▶ **EXERCISE SET**:
• A. Repeat the geospatial setup page word for word from "Geospatial fetaures" to "to your computer.".
• B. Carry on writing the geospatial setup page from the point where it stops.

Setting up Geospatial

To get started with geospatial data, you need to do one extra set up step on your Crunchy Data Warehouse cluster.

Connect to your cluster as the postgres user and run the following:

-- disable pgaudit in the current session, required for PostGIS creation
SET pgaudit.log TO 'none';

-- create the spatial analytics extension and PostGIS:
CREATE EXTENSION crunchy_spatial_analytics CASCADE;

-- to re-enable audit logging in the current session
RESET pgaudit.log;

After these commands you can connect as a regular database user and start creating geospatial analytics tables.

Geospatial fetaures

Crunchy Data Warehouse adds advanced geospatial features on top of PostGIS. The most powerful feature is to instantly import almost any geospatial data set with a single command. We also leverage DuckDB to accelerate spatial queries, especially on (Geo)Parquet files.

Geospatial features:

Query and import directly from public data sets (available over https or S3) or private data sets in S3 without downloading to your computer.

Outline records:
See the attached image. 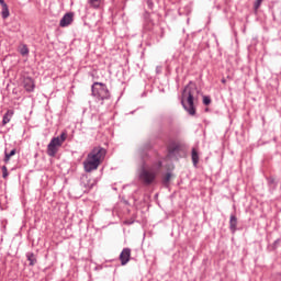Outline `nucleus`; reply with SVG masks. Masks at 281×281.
I'll return each mask as SVG.
<instances>
[{"mask_svg": "<svg viewBox=\"0 0 281 281\" xmlns=\"http://www.w3.org/2000/svg\"><path fill=\"white\" fill-rule=\"evenodd\" d=\"M104 157H106V149L100 146L94 147L83 161L85 172H93V170H98L100 164L104 161Z\"/></svg>", "mask_w": 281, "mask_h": 281, "instance_id": "1", "label": "nucleus"}, {"mask_svg": "<svg viewBox=\"0 0 281 281\" xmlns=\"http://www.w3.org/2000/svg\"><path fill=\"white\" fill-rule=\"evenodd\" d=\"M194 91H196V88H192L191 86H187L182 91L181 104L189 115L196 114V110L194 109Z\"/></svg>", "mask_w": 281, "mask_h": 281, "instance_id": "2", "label": "nucleus"}, {"mask_svg": "<svg viewBox=\"0 0 281 281\" xmlns=\"http://www.w3.org/2000/svg\"><path fill=\"white\" fill-rule=\"evenodd\" d=\"M91 91H92V95L93 98H97V100H109L111 98V92L109 91V88L106 87V85L102 83V82H94L91 86Z\"/></svg>", "mask_w": 281, "mask_h": 281, "instance_id": "3", "label": "nucleus"}, {"mask_svg": "<svg viewBox=\"0 0 281 281\" xmlns=\"http://www.w3.org/2000/svg\"><path fill=\"white\" fill-rule=\"evenodd\" d=\"M138 179L144 186H151V183H155V179H157V169H155V167H143Z\"/></svg>", "mask_w": 281, "mask_h": 281, "instance_id": "4", "label": "nucleus"}, {"mask_svg": "<svg viewBox=\"0 0 281 281\" xmlns=\"http://www.w3.org/2000/svg\"><path fill=\"white\" fill-rule=\"evenodd\" d=\"M60 143L58 139L52 138L49 144L47 145V155L48 157H56V154L58 153V148H60Z\"/></svg>", "mask_w": 281, "mask_h": 281, "instance_id": "5", "label": "nucleus"}, {"mask_svg": "<svg viewBox=\"0 0 281 281\" xmlns=\"http://www.w3.org/2000/svg\"><path fill=\"white\" fill-rule=\"evenodd\" d=\"M120 260L122 267H125V265H128L131 262V248H124L120 254Z\"/></svg>", "mask_w": 281, "mask_h": 281, "instance_id": "6", "label": "nucleus"}, {"mask_svg": "<svg viewBox=\"0 0 281 281\" xmlns=\"http://www.w3.org/2000/svg\"><path fill=\"white\" fill-rule=\"evenodd\" d=\"M71 23H74V13L69 12V13H66L60 22H59V26L60 27H69V25H71Z\"/></svg>", "mask_w": 281, "mask_h": 281, "instance_id": "7", "label": "nucleus"}, {"mask_svg": "<svg viewBox=\"0 0 281 281\" xmlns=\"http://www.w3.org/2000/svg\"><path fill=\"white\" fill-rule=\"evenodd\" d=\"M23 87L25 89V91H27L29 93H32V91H34V79H32L31 77H25L23 79Z\"/></svg>", "mask_w": 281, "mask_h": 281, "instance_id": "8", "label": "nucleus"}, {"mask_svg": "<svg viewBox=\"0 0 281 281\" xmlns=\"http://www.w3.org/2000/svg\"><path fill=\"white\" fill-rule=\"evenodd\" d=\"M238 227V218L236 217V215H231L229 218V229L232 232V234H236V229Z\"/></svg>", "mask_w": 281, "mask_h": 281, "instance_id": "9", "label": "nucleus"}, {"mask_svg": "<svg viewBox=\"0 0 281 281\" xmlns=\"http://www.w3.org/2000/svg\"><path fill=\"white\" fill-rule=\"evenodd\" d=\"M191 159L194 168H196V166H199V151L196 150V148H192Z\"/></svg>", "mask_w": 281, "mask_h": 281, "instance_id": "10", "label": "nucleus"}, {"mask_svg": "<svg viewBox=\"0 0 281 281\" xmlns=\"http://www.w3.org/2000/svg\"><path fill=\"white\" fill-rule=\"evenodd\" d=\"M88 3L90 8H93L94 10H98L102 3H104V0H88Z\"/></svg>", "mask_w": 281, "mask_h": 281, "instance_id": "11", "label": "nucleus"}, {"mask_svg": "<svg viewBox=\"0 0 281 281\" xmlns=\"http://www.w3.org/2000/svg\"><path fill=\"white\" fill-rule=\"evenodd\" d=\"M26 258L30 262V267H34V265H36V257L34 256V252H27Z\"/></svg>", "mask_w": 281, "mask_h": 281, "instance_id": "12", "label": "nucleus"}, {"mask_svg": "<svg viewBox=\"0 0 281 281\" xmlns=\"http://www.w3.org/2000/svg\"><path fill=\"white\" fill-rule=\"evenodd\" d=\"M16 155V149H12L10 153L5 151L4 153V164H8L10 161L11 157H14Z\"/></svg>", "mask_w": 281, "mask_h": 281, "instance_id": "13", "label": "nucleus"}, {"mask_svg": "<svg viewBox=\"0 0 281 281\" xmlns=\"http://www.w3.org/2000/svg\"><path fill=\"white\" fill-rule=\"evenodd\" d=\"M12 117V113H10V111H8L3 117H2V126H5V124H9L10 120Z\"/></svg>", "mask_w": 281, "mask_h": 281, "instance_id": "14", "label": "nucleus"}, {"mask_svg": "<svg viewBox=\"0 0 281 281\" xmlns=\"http://www.w3.org/2000/svg\"><path fill=\"white\" fill-rule=\"evenodd\" d=\"M53 139H57L59 145L63 146V143L67 139V133L63 132L60 136L54 137Z\"/></svg>", "mask_w": 281, "mask_h": 281, "instance_id": "15", "label": "nucleus"}, {"mask_svg": "<svg viewBox=\"0 0 281 281\" xmlns=\"http://www.w3.org/2000/svg\"><path fill=\"white\" fill-rule=\"evenodd\" d=\"M2 19H8V16H10V9L8 8V4L2 7Z\"/></svg>", "mask_w": 281, "mask_h": 281, "instance_id": "16", "label": "nucleus"}, {"mask_svg": "<svg viewBox=\"0 0 281 281\" xmlns=\"http://www.w3.org/2000/svg\"><path fill=\"white\" fill-rule=\"evenodd\" d=\"M20 54L22 56H27V54H30V49L27 48V45H23L21 48H20Z\"/></svg>", "mask_w": 281, "mask_h": 281, "instance_id": "17", "label": "nucleus"}, {"mask_svg": "<svg viewBox=\"0 0 281 281\" xmlns=\"http://www.w3.org/2000/svg\"><path fill=\"white\" fill-rule=\"evenodd\" d=\"M265 0H256L255 3H254V10L255 12H258V10H260V5H262V2Z\"/></svg>", "mask_w": 281, "mask_h": 281, "instance_id": "18", "label": "nucleus"}, {"mask_svg": "<svg viewBox=\"0 0 281 281\" xmlns=\"http://www.w3.org/2000/svg\"><path fill=\"white\" fill-rule=\"evenodd\" d=\"M203 104L210 106V104H212V99L210 97H203Z\"/></svg>", "mask_w": 281, "mask_h": 281, "instance_id": "19", "label": "nucleus"}, {"mask_svg": "<svg viewBox=\"0 0 281 281\" xmlns=\"http://www.w3.org/2000/svg\"><path fill=\"white\" fill-rule=\"evenodd\" d=\"M138 155L143 159V161L144 159H146V157H148V153H146L144 149H139Z\"/></svg>", "mask_w": 281, "mask_h": 281, "instance_id": "20", "label": "nucleus"}, {"mask_svg": "<svg viewBox=\"0 0 281 281\" xmlns=\"http://www.w3.org/2000/svg\"><path fill=\"white\" fill-rule=\"evenodd\" d=\"M171 177H172V175L166 173V176L164 177L162 183H165V184L170 183Z\"/></svg>", "mask_w": 281, "mask_h": 281, "instance_id": "21", "label": "nucleus"}, {"mask_svg": "<svg viewBox=\"0 0 281 281\" xmlns=\"http://www.w3.org/2000/svg\"><path fill=\"white\" fill-rule=\"evenodd\" d=\"M8 167H5V166H3L2 167V177H3V179H8Z\"/></svg>", "mask_w": 281, "mask_h": 281, "instance_id": "22", "label": "nucleus"}, {"mask_svg": "<svg viewBox=\"0 0 281 281\" xmlns=\"http://www.w3.org/2000/svg\"><path fill=\"white\" fill-rule=\"evenodd\" d=\"M0 4L3 7L8 5V3H5V0H0Z\"/></svg>", "mask_w": 281, "mask_h": 281, "instance_id": "23", "label": "nucleus"}, {"mask_svg": "<svg viewBox=\"0 0 281 281\" xmlns=\"http://www.w3.org/2000/svg\"><path fill=\"white\" fill-rule=\"evenodd\" d=\"M147 5H148V8H153V1L148 0Z\"/></svg>", "mask_w": 281, "mask_h": 281, "instance_id": "24", "label": "nucleus"}, {"mask_svg": "<svg viewBox=\"0 0 281 281\" xmlns=\"http://www.w3.org/2000/svg\"><path fill=\"white\" fill-rule=\"evenodd\" d=\"M161 167V161H158L157 168Z\"/></svg>", "mask_w": 281, "mask_h": 281, "instance_id": "25", "label": "nucleus"}, {"mask_svg": "<svg viewBox=\"0 0 281 281\" xmlns=\"http://www.w3.org/2000/svg\"><path fill=\"white\" fill-rule=\"evenodd\" d=\"M222 82L225 83V79H222Z\"/></svg>", "mask_w": 281, "mask_h": 281, "instance_id": "26", "label": "nucleus"}]
</instances>
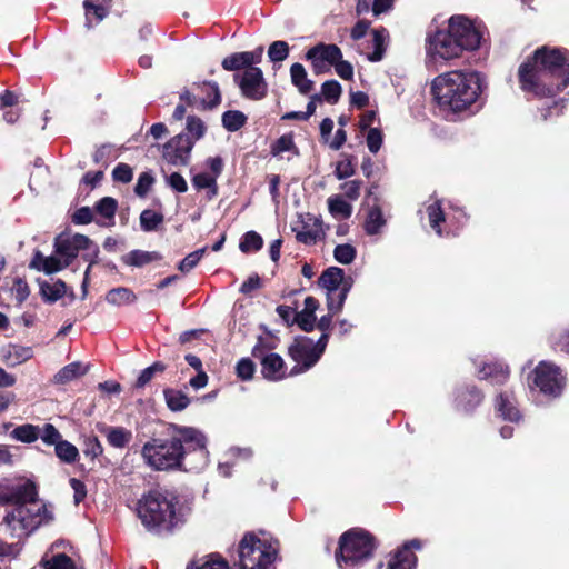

▶ **OUTPUTS BY TASK**:
• A.
Geospatial fetaures

Crunchy Data Warehouse adds advanced geospatial features on top of PostGIS. The most powerful feature is to instantly import almost any geospatial data set with a single command. We also leverage DuckDB to accelerate spatial queries, especially on (Geo)Parquet files.

Geospatial features:

Query and import directly from public data sets (available over https or S3) or private data sets in S3 without downloading to your computer.

• B.
Long-lived caching of geospatial files on the NVMe drives of your warehouse cluster
Query acceleration using DuckDB
Support for many geospatial file formats:
- GeoParquet and Overture
- GeoJSON and GeoJSONSeq
- WKB in regular Parquet
- WKT in CSV/JSON/other
- GDAL-supported formats, including Shapefile in zip, Geopackage, Geodatabase, FlatGeoBuf, and more

In addition, all of PostgreSQL and PostGIS can be directly used with the new geospatial analytics features. For instance, you might use analytics tables to import and transform a data set, and then convert it into a regular PostgreSQL materialized view with a spatial index. You can periodically rebuild the view using the job scheduler.

Connecting remote data sets to PostGIS

Crunchy Data Warehouse has three different ways of interacting with geospatial data sets:

Creating foreign tables
Creating local tables with indexes
Loading data with COPY into an existing table

-- 1) Create a remote table for querying a geospatial data set
create foreign table world ()
server crunchy_lake_analytics
options (path 'https://github.com/wmgeolab/geoBoundaries/raw/main/releaseData/CGAZ/geoBoundariesCGAZ_ADM0.zip');

\d world
                      Foreign table "public.world"
┌────────────┬──────────┬───────────┬──────────┬─────────┬─────────────┐
│   Column   │   Type   │ Collation │ Nullable │ Default │ FDW options │
├────────────┼──────────┼───────────┼──────────┼─────────┼─────────────┤
│ shapegroup │ text     │           │          │         │             │
│ shapetype  │ text     │           │          │         │             │
│ shapename  │ text     │           │          │         │             │
│ geom       │ geometry │           │          │         │             │
└────────────┴──────────┴───────────┴──────────┴─────────┴─────────────┘

-- 2) Create a regular table (and index) directly from a geospatial data set
create table world ()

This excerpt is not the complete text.